On passa sur la terrasse ombragée où le ballet des Soudanais en gants blancs avait déjà commencé. Les deux hommes firent asseoir les deux dames et Aldo allait prendre sa place quand un jeune géant aux cheveux de paille sur une longue figure recuite par le soleil, vêtu d’un impeccable uniforme kaki, vint se planter devant lui, claqua des talons en saluant :

— Je demande pardon si je suis indiscret…, fit-il en anglais.

— Je ne le sais pas encore. Qui êtes-vous ?

— Lieutenant Douglas Mac Intyre, de l’état-major. Je… je dînais ici hier soir avec des camarades…

— Je vous avais remarqué, fit Morosini sèchement. Vous sembliez vous intéresser beaucoup à la princesse Morosini, mon épouse, et…

Le visage tanné s’empourpra : mais les yeux d’un bleu candide ne se baissèrent pas :

— Nous l’admirions tous les quatre mais… moi surtout.
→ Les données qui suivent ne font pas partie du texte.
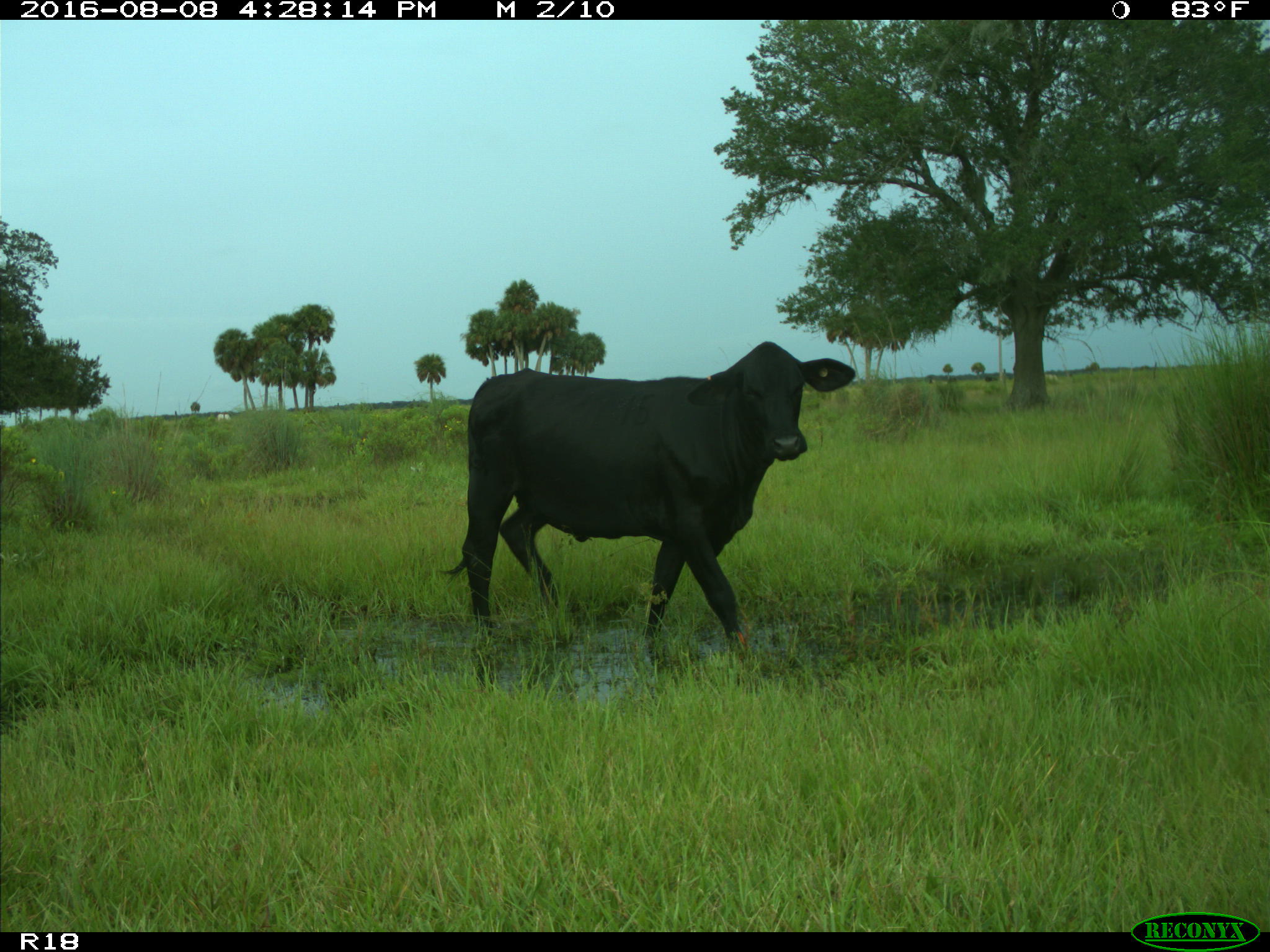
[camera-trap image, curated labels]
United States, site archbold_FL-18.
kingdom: Animalia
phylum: Chordata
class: Mammalia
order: Artiodactyla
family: Bovidae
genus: Bos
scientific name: Bos taurus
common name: domestic cow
Je demande pardon… je voudrais savoir si… si… si rien n’est arrivé de fâché ?…

— Fâcheux ! rectifia Aldo machinalement. Qu’est-ce qui pourrait vous faire croire ça ?

— Eh bien… je suis surpris de vous voir sans elle. Je pensais qu’elle vous avait rejoint dans la vieille maison.

— La vieille maison ?… Venez par ici ! Commencez sans moi ! ajouta Aldo pour ses compagnons en entraînant l’officier vers les jardins où il le coinça contre un palmier.